Muitas de nós mulheres, infelizmente, conhecemos esse enredo. Às vezes, parece que só estamos tentando provar o nosso valor ou que não foi nossa culpa. Que somos uma família, eu e o meu filho, mesmo sem um homem ao nosso lado.
E a pior parte disso é que esse discurso parte de mulheres. Fêmeas famintas que caçam umas às outras em prol de uma cultura que sempre favorável os homens. Desde criança, já sabemos bem o que estamos fazendo. Quantas de nós são silenciadas perante a violência, a dependência afetiva e financeira que nos oprimem e a conviver com um homem somente para serem aceitas? O quão cruel é a sociedade que dissemina a ideia de que, sem o genitor ao lado, ela não tem uma família?

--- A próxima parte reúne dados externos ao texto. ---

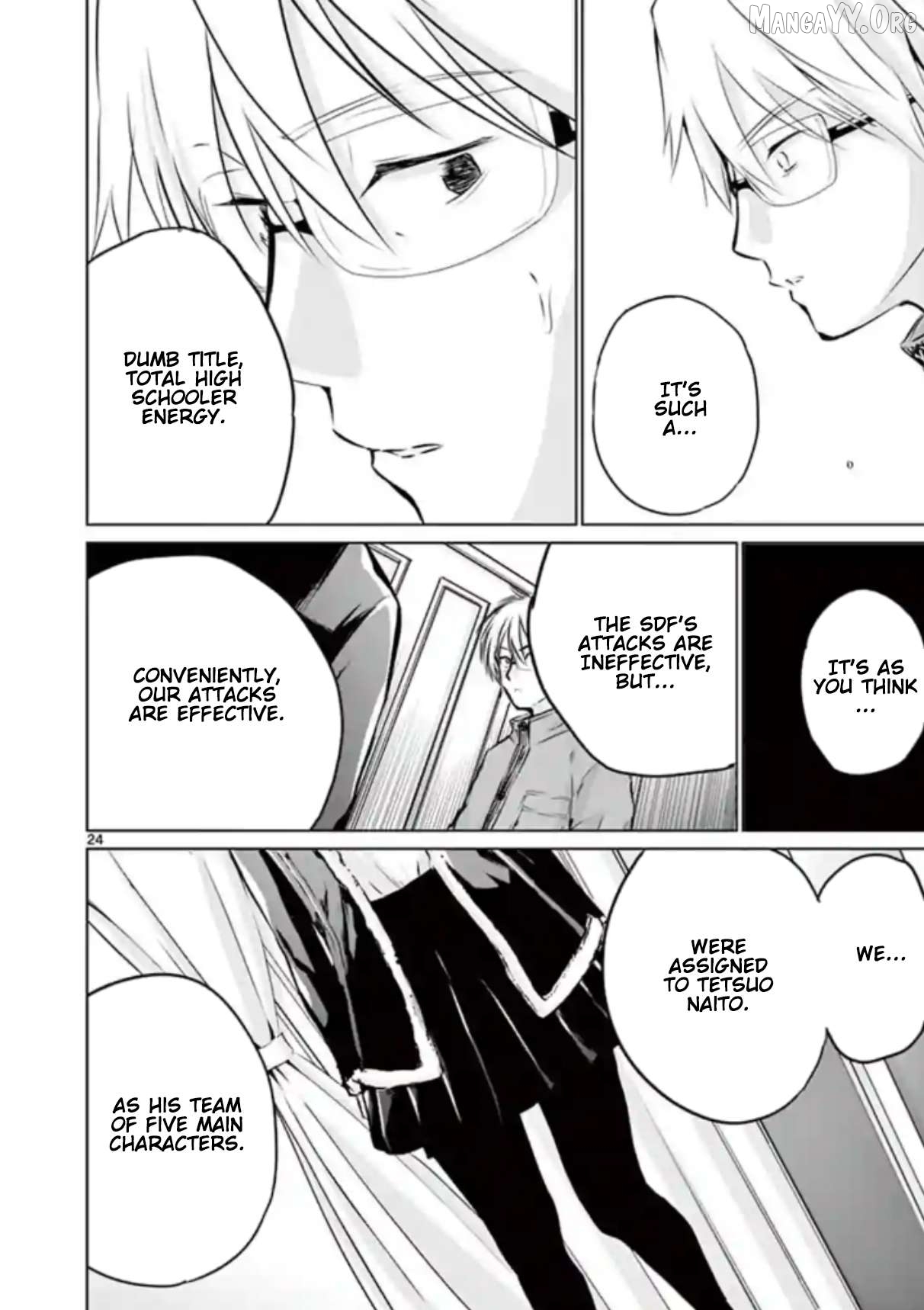 Naitou Shishiruirui Messatsu Death Road Chapter 6 - page 23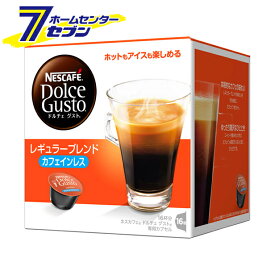 ネスカフェ ドルチェ グスト 専用カプセル レギュラー ブレンド カフェインレス ルンゴ デカフェナート (1箱：16杯分)×3個　CAF16001 ネスレ　nestle [NESCAFE Dolce Gusto Caffeineless カプセル式 ブラックコーヒー こだわりブラック 珈琲]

Para nós, mulheres-mães, às vezes parece que é proibido chorar. É um crime passível de punição severa. Mães não podem padecer, não podem adoecer, não podem sair, não podem namorar. São xingadas, questionadas, humilhadas… “Você é mãe”, se transforma em uma frase de punição. Você é mãe, essa roupa não vai cair bem. Você é mãe, não deveria ler esse tipo de livro. Você é mãe, precisa se comportar de outra forma.

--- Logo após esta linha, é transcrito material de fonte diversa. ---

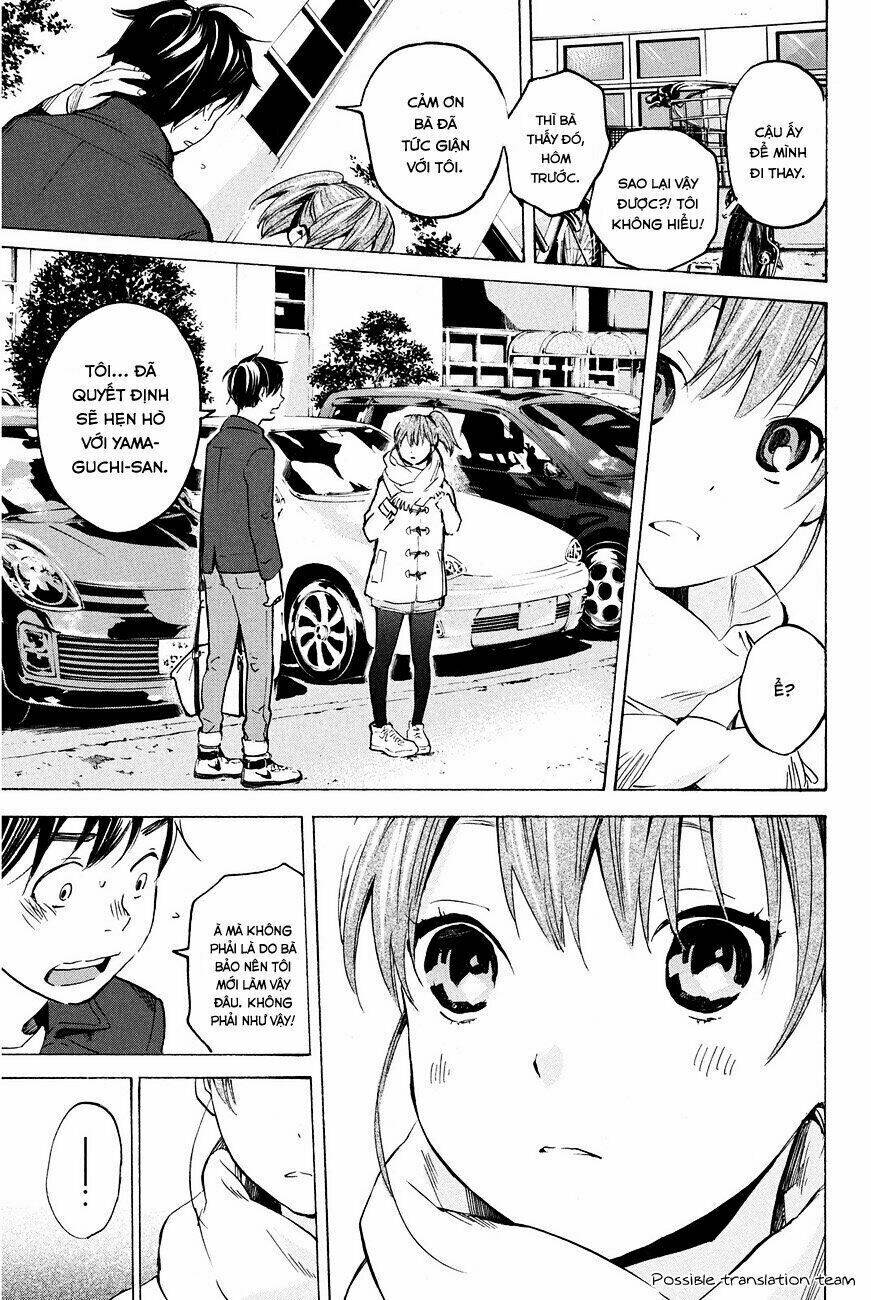Forget Me Not: Chapter 20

Depois que viramos mães, os “não” parecem mais comuns do que os sim, pois o cativeiro da maternidade nos mantém refém de um medo irracional que se perpetua e ecoa dentro de nós, o medo de nunca ser o suficiente. E eu, novamente, me pergunto: Quem cuida de quem cuida, afinal?
Quantas de nós não sufocam as próprias emoções para não se sentirem ‘fracas’? Nos exigem uma casca grossa, robusta, impenetrável, capaz de enfrentar inúmeras batalhas, sempre pronta para defender sua cria, mas às vezes, sequer temos tempo de tirar o esmalte lascado da unha e o frizz do cabelo, para lidar com pessoas que a todo momento, nos querem impecáveis e invictas.
Mas, afinal, quem somos nós além das caixas bonitas com laços de fita?